Эти две истории удивительны по своей силе, но еще больше - по своей парадоксальности, что ли. Потому что может показаться: великий Лев Толстой вдруг предстает каким-то нравственным чудовищем. Но, задумавшись, понимаешь: есть люди, которых нельзя судить по нашим обыденным законам. Просто Толстой был "другой". С другим отношением к смерти даже самых близких людей. И с другим пониманием любви.
"Полон дом докторов..."
В начале сентября 1906 года Софья Андреевна перенесла сложную и опасную операцию по удалению гнойной кисты. Операцию пришлось делать прямо в яснополянском доме, потому что перевозить больную в Тулу было уже поздно. Так решил вызванный телеграммой известный профессор Владимир Федорович Снегирев.

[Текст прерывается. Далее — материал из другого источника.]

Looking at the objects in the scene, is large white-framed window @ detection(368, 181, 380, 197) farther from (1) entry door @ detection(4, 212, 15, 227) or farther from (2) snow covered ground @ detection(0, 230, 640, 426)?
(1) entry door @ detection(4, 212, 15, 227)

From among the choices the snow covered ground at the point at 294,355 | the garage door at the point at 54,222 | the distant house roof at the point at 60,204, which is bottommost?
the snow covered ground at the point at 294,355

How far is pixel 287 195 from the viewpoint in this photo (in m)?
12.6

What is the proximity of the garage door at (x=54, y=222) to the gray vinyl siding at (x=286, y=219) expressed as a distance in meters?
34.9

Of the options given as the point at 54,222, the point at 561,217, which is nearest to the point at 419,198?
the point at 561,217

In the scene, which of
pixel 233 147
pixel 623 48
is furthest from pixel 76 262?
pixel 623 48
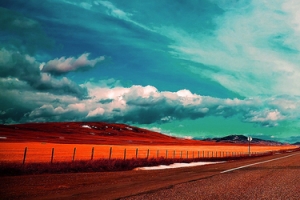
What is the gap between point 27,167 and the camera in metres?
17.2

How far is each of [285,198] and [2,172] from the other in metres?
14.4

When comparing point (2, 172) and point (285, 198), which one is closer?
point (285, 198)

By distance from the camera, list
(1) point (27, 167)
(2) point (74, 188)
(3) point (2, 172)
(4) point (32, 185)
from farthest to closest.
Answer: (1) point (27, 167)
(3) point (2, 172)
(4) point (32, 185)
(2) point (74, 188)

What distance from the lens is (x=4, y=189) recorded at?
9.61m

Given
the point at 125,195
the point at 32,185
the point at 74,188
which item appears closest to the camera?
the point at 125,195

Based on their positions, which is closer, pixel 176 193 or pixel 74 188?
pixel 176 193

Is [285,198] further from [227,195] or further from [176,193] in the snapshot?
[176,193]

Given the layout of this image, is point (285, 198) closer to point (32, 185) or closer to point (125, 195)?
point (125, 195)

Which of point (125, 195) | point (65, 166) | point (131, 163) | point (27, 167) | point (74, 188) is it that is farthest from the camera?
point (131, 163)

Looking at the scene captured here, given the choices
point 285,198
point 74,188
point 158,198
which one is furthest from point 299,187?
point 74,188

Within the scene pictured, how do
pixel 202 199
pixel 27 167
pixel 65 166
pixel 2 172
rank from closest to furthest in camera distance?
1. pixel 202 199
2. pixel 2 172
3. pixel 27 167
4. pixel 65 166

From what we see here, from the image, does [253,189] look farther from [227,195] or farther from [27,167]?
[27,167]

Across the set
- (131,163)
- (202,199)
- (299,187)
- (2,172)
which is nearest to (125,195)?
(202,199)

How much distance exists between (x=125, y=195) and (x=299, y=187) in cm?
625
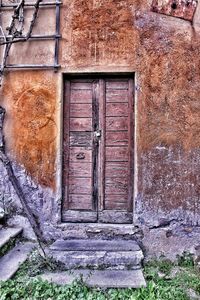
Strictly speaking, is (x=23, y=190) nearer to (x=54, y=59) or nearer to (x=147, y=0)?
(x=54, y=59)

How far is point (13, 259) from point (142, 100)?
2.27m

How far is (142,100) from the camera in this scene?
4223mm

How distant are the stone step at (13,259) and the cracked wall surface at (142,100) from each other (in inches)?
22.0

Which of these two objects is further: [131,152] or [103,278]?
[131,152]

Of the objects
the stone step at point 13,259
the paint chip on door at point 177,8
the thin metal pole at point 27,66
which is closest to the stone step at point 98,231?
the stone step at point 13,259

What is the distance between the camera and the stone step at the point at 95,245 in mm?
3904

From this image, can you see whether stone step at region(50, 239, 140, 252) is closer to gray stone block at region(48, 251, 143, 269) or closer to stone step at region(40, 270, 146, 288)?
gray stone block at region(48, 251, 143, 269)

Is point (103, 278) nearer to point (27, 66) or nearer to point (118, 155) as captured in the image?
point (118, 155)

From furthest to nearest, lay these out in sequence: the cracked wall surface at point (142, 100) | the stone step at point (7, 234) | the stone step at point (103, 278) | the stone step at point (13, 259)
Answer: the cracked wall surface at point (142, 100), the stone step at point (7, 234), the stone step at point (13, 259), the stone step at point (103, 278)

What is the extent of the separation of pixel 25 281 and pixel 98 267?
0.78 m

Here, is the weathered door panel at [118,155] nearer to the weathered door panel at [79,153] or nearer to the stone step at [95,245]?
the weathered door panel at [79,153]

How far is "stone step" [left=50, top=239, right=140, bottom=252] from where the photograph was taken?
390 cm

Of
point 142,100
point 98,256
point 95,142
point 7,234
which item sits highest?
point 142,100

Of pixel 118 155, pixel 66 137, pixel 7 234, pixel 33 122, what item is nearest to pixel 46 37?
pixel 33 122
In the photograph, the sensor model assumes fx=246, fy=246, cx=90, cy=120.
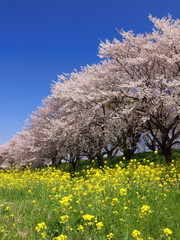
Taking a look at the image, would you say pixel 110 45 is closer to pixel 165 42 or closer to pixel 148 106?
pixel 165 42

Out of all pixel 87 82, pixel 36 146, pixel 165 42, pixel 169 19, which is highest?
pixel 169 19

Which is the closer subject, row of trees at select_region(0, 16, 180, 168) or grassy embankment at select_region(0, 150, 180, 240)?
grassy embankment at select_region(0, 150, 180, 240)

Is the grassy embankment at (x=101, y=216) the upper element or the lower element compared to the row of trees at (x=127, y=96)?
lower

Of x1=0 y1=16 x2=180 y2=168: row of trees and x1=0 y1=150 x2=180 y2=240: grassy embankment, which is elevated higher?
x1=0 y1=16 x2=180 y2=168: row of trees

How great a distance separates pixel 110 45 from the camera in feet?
64.6

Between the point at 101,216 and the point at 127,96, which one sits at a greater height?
the point at 127,96

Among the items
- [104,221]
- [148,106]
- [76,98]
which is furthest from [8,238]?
[76,98]

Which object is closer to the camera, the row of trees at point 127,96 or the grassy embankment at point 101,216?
the grassy embankment at point 101,216

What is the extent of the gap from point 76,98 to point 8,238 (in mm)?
15915

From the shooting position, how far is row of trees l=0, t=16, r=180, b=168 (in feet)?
56.4

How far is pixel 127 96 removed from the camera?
58.5 ft

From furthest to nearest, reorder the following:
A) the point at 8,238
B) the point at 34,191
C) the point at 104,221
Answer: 1. the point at 34,191
2. the point at 104,221
3. the point at 8,238

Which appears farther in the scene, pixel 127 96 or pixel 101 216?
pixel 127 96

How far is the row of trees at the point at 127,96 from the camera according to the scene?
56.4ft
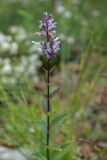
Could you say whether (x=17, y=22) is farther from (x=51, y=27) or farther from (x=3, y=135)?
(x=51, y=27)

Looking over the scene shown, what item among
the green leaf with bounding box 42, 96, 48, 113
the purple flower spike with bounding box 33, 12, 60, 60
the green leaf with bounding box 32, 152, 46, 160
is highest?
the purple flower spike with bounding box 33, 12, 60, 60

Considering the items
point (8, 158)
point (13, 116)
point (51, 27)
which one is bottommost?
point (8, 158)

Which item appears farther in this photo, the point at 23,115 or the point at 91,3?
the point at 91,3

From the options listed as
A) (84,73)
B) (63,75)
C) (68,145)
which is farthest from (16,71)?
(68,145)

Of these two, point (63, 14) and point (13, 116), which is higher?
point (63, 14)

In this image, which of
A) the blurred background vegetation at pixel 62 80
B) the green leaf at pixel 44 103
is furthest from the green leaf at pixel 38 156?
the green leaf at pixel 44 103

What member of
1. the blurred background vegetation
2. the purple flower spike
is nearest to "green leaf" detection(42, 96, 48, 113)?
the blurred background vegetation

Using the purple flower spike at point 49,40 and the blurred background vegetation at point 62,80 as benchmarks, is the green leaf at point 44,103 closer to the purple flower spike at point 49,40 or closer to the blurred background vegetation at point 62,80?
the blurred background vegetation at point 62,80

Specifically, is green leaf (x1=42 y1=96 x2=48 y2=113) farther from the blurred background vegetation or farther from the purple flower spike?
the purple flower spike
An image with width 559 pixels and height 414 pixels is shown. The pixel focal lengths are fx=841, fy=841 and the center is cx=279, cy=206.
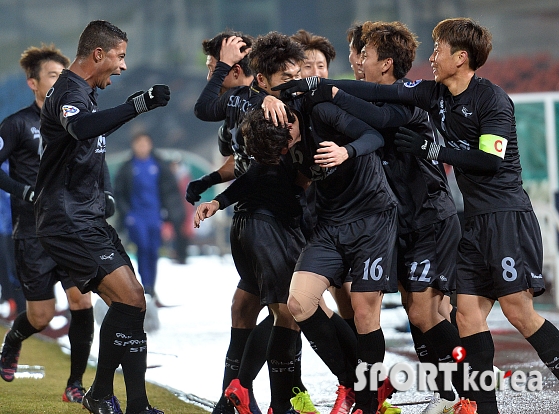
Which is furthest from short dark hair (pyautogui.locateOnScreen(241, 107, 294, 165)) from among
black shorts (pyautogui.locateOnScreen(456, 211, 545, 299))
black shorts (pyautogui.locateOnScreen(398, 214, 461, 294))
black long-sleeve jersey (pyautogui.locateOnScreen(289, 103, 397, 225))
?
black shorts (pyautogui.locateOnScreen(456, 211, 545, 299))

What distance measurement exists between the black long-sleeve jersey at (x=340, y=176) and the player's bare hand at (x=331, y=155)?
9.9 inches

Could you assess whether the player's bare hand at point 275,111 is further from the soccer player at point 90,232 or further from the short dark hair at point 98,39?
the short dark hair at point 98,39

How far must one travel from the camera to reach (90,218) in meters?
4.82

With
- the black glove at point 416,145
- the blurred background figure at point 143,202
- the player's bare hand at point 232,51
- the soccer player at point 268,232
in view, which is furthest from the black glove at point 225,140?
the blurred background figure at point 143,202

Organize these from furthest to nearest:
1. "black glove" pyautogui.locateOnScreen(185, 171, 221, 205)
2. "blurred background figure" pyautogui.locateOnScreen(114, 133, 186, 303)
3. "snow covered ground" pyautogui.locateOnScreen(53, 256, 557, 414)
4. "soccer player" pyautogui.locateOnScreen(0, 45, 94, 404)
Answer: "blurred background figure" pyautogui.locateOnScreen(114, 133, 186, 303)
"soccer player" pyautogui.locateOnScreen(0, 45, 94, 404)
"snow covered ground" pyautogui.locateOnScreen(53, 256, 557, 414)
"black glove" pyautogui.locateOnScreen(185, 171, 221, 205)

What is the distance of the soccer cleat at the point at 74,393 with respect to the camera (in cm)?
562

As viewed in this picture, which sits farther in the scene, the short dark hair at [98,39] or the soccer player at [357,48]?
the soccer player at [357,48]

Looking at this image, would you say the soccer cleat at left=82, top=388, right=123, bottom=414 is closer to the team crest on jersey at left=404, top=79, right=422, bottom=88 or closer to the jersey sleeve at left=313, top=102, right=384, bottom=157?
the jersey sleeve at left=313, top=102, right=384, bottom=157

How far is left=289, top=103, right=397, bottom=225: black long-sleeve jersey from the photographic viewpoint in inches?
180

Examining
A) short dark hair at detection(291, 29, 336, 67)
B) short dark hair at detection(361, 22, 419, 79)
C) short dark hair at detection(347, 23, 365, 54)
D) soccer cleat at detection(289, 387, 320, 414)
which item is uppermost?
short dark hair at detection(291, 29, 336, 67)

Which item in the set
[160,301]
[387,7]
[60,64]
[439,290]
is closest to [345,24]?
[387,7]

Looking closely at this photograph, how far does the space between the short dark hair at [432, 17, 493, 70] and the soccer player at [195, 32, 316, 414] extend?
874 millimetres

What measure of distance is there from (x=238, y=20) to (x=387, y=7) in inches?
186

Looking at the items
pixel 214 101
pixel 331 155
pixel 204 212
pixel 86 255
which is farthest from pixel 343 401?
pixel 214 101
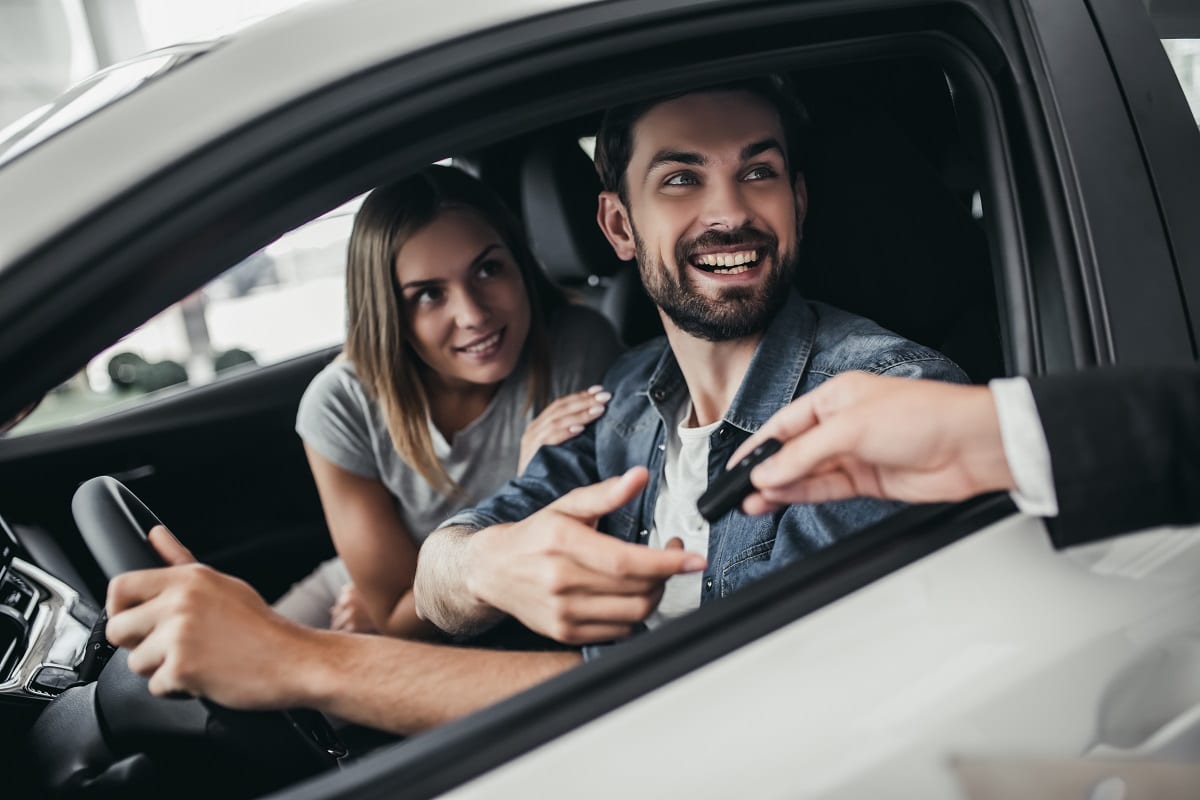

Он был опытным хирургом, но делать операцию жене Толстого, да еще и в неклинических условиях, - значит рисковать и брать на себя огромную ответственность! Поэтому Снегирев несколько раз буквально допрашивал Толстого: дает ли тот согласие на операцию? Реакция неприятно поразила врача: Толстой "умыл руки"...
В воспоминаниях Снегирева, опубликованных в 1909 году, чувствуется едва сдерживаемое раздражение на главу семьи и писателя, перед гением которого профессор преклонялся. Но профессиональный долг заставлял его снова и снова загонять Толстого в угол прямым вопросом: согласен ли он на рискованную операцию, в результате которой жена, возможно, умрет, но без которой умрет без сомнения? И умрет в ужасных мучениях...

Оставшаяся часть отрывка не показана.